= Rina Dhaka =

Indian fashion designer

Rina Dhaka is an Indian fashion designer.

== Early life ==
Dhaka was born in Chandigarh, and went to school at Carmel Convent School and then at the Government College for Girls, Chandigarh. After her family moved to Delhi, her father enrolled her in a fashion design course. When she was 18, she interned at garment exporter Intercraft. She started her fashion line at Rohit Khosla's atelier.

== Career ==
Dhaka started in the fashion industry in the 1980s as a model, and in the 1990s she designed churidar made from spandex. In 2009, she was part of a group of designers who created female beachwear, which was criticized as not being appropriate for use in India. In July 2010, she launched a collection inspired by cobwebs, promoted by Indian actress Lara Dutta. In 2012, Dhaka revamped menus and menu cards, uniforms, and store interiors for the Indian coffee shop chain Barista Lavazza. In 2018, Dhaka was a student mentor at the JD Institute of Fashion Technology. In 2019, she collaborated with a plus-size store, and launched a collection for maternity wear. In 2020, Dhaka collaborated with sustainable manufacturer LIVA for the collection Sustainable Romanticism. In 2021, Dhaka partnered with Ruma Devu to feature a tribal fashion show.

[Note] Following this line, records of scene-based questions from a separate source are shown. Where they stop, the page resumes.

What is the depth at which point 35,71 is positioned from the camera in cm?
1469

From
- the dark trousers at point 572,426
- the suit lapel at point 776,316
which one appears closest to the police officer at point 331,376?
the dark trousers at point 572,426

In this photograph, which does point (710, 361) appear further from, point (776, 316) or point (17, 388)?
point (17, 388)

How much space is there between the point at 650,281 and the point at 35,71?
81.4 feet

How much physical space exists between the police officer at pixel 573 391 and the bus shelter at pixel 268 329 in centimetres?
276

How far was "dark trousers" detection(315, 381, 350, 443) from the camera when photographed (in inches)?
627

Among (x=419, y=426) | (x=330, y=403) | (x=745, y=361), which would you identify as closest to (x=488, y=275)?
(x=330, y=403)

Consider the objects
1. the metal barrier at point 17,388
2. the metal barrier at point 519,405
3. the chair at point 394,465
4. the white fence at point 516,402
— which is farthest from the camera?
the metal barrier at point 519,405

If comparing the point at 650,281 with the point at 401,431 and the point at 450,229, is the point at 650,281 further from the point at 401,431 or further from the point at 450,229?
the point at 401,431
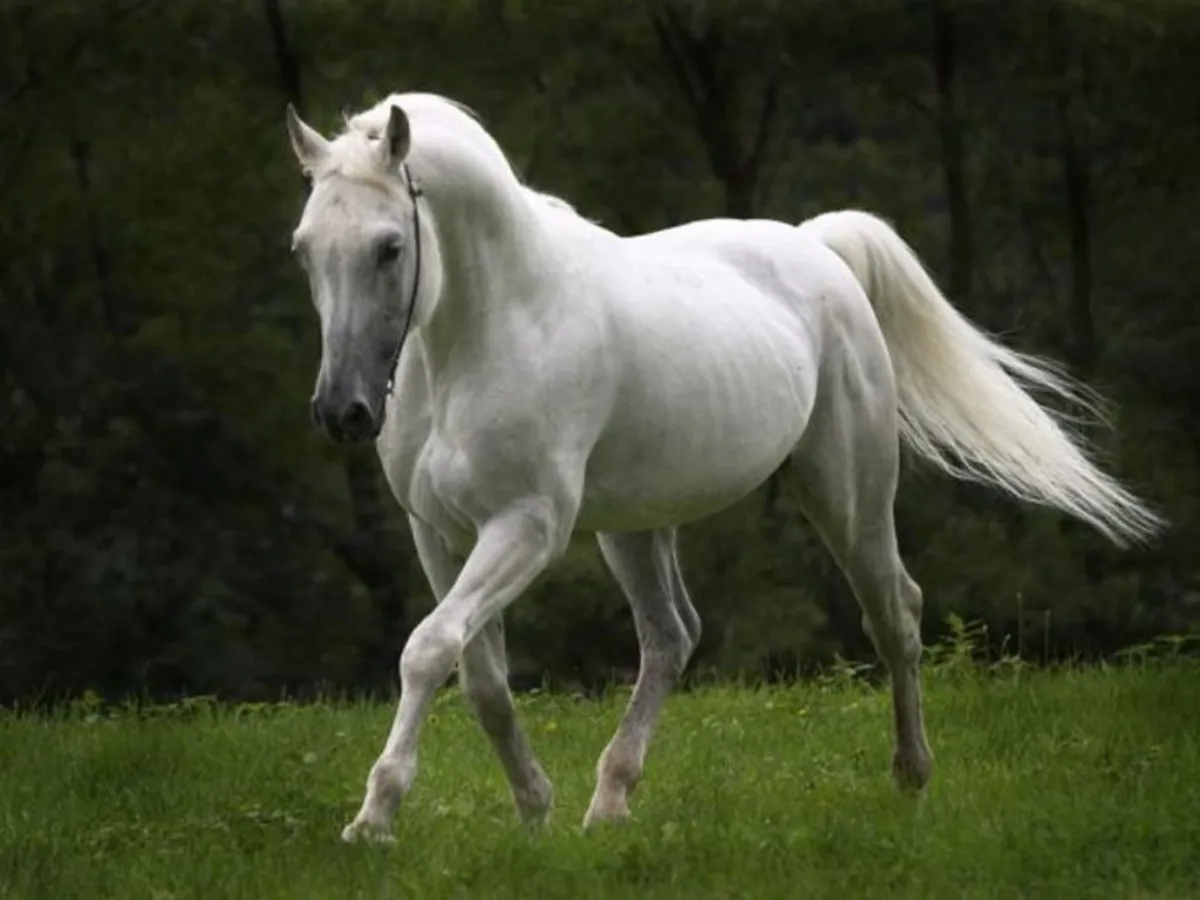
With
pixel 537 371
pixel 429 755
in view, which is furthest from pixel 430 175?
pixel 429 755

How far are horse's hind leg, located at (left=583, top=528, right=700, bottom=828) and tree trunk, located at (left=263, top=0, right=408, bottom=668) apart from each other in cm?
1311

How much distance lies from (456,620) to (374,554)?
1539cm

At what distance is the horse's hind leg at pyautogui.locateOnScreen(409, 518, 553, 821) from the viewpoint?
6.52 m

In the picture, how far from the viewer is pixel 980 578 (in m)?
20.4

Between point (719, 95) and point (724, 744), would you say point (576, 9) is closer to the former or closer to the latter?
point (719, 95)

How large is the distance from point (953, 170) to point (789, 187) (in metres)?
1.50

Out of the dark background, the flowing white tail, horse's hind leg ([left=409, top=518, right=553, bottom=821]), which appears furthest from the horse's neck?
the dark background

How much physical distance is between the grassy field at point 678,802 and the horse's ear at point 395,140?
163 cm

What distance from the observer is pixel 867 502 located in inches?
306

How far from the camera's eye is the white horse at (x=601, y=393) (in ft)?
19.0

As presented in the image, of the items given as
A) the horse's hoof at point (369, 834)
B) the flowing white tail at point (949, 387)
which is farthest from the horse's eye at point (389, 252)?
the flowing white tail at point (949, 387)

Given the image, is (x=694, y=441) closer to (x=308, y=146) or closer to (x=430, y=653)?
(x=430, y=653)

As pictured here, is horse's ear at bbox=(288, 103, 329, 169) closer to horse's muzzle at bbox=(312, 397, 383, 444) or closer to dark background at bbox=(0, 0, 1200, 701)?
horse's muzzle at bbox=(312, 397, 383, 444)

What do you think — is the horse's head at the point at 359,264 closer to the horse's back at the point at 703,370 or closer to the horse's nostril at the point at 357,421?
the horse's nostril at the point at 357,421
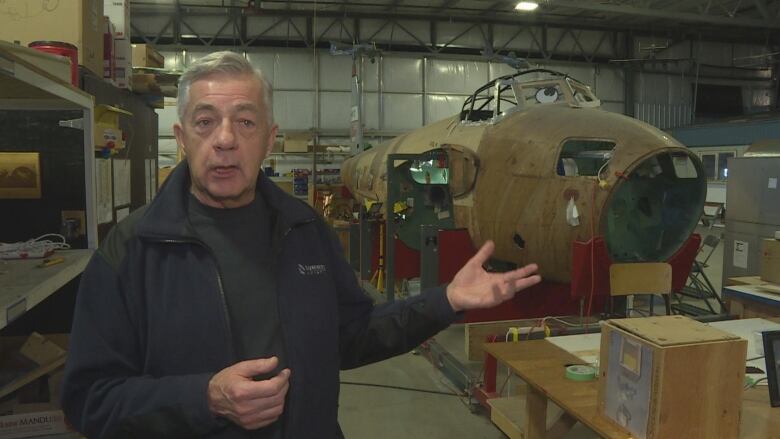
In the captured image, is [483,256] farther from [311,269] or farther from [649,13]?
[649,13]

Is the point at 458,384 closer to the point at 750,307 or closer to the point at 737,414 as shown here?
the point at 750,307

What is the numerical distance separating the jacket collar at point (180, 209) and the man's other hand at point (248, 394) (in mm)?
381

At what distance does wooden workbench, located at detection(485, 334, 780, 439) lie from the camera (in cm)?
194

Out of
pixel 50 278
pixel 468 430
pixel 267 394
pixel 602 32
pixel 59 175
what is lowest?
pixel 468 430

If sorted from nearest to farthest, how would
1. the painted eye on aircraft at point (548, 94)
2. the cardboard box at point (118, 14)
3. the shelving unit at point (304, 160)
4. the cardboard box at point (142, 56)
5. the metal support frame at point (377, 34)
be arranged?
the cardboard box at point (118, 14) → the cardboard box at point (142, 56) → the painted eye on aircraft at point (548, 94) → the shelving unit at point (304, 160) → the metal support frame at point (377, 34)

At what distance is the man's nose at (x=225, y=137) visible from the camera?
1.53m

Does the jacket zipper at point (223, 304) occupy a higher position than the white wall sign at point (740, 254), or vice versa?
the jacket zipper at point (223, 304)

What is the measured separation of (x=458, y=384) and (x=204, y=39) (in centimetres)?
1377

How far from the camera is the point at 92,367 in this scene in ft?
4.57

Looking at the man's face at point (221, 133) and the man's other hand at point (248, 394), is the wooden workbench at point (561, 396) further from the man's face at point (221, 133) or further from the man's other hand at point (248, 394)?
the man's face at point (221, 133)

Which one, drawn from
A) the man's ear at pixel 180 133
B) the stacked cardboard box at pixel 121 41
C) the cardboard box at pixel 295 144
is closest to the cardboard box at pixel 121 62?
the stacked cardboard box at pixel 121 41

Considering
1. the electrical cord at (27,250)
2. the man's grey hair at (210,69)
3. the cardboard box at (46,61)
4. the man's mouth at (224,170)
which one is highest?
Result: the cardboard box at (46,61)

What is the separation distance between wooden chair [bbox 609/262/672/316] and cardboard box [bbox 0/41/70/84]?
3.41 m

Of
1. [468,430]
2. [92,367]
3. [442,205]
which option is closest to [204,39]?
[442,205]
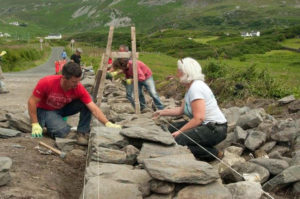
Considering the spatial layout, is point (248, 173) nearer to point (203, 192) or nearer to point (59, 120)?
point (203, 192)

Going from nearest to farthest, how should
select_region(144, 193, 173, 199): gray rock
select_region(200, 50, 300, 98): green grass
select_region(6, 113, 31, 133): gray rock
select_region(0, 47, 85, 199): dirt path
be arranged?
select_region(144, 193, 173, 199): gray rock → select_region(0, 47, 85, 199): dirt path → select_region(6, 113, 31, 133): gray rock → select_region(200, 50, 300, 98): green grass

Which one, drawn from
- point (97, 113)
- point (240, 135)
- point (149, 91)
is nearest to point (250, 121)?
point (240, 135)

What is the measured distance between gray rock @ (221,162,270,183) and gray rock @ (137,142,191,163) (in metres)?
0.65

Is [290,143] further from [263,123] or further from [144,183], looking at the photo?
[144,183]

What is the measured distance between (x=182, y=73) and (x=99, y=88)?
3.07m

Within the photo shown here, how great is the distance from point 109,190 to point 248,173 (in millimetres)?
2195

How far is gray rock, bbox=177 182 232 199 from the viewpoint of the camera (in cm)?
376

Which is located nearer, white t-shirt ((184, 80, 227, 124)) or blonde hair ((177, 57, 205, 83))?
white t-shirt ((184, 80, 227, 124))

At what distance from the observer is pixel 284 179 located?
15.8 ft

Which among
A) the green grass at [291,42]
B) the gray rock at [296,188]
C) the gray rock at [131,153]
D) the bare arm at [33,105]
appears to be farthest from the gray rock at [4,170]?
the green grass at [291,42]

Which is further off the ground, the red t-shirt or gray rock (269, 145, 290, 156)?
the red t-shirt

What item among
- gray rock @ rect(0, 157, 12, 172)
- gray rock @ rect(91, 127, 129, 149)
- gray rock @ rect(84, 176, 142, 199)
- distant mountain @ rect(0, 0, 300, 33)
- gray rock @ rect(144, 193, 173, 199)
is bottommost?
gray rock @ rect(144, 193, 173, 199)

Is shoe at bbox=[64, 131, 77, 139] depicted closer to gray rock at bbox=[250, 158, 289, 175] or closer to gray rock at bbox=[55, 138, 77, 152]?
gray rock at bbox=[55, 138, 77, 152]

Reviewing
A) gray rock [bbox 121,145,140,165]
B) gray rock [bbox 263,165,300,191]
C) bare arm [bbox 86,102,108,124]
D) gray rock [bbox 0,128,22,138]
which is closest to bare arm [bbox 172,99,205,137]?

Dhaka's designs are distinguished by the use of both traditional and modern materials, with an increasing emphasis on sustainability, and on sustaining traditional craftwork skills.

Dhaka's designs have been worn by celebrities including Naomi Campbell, Uma Thurman and Lara Dutta, exhibited at The Louvre in Paris and the Metropolitan Museum of Art in New York City.

Dhaka has worked for an NGO in Delhi "ensuring ration is distributed."

Dhaka appears as herself in the Bollywood film Sandeep Aur Pinky Faraar. She is an advocate for sustainable development, and an ambassador for People for the Ethical Treatment of Animals (PETA) India, advocating for laws and governance against animal cruelty.

==Personal life==
Dhaka has spoken publicly about her diagnosis with breast cancer in 2017, and her subsequent treatment and recovery.

She is a Buddhist.

== Awards ==
Dhaka won the Yuva Ratan award in 1993. In 2004, she won the designer choice award at Miami Fashion Week.

Dhaka received the Rajiv Gandhi excellence award in 2017. She unveiled the 'explorer spring summer' in 2018, where Bollywood actor Nidhhi Agerwal walked the ramp as the showstopper. In 2019, she was an honorary member of the Bharat conclave celebrating Mahatma Gandhi's 150th birthday in London.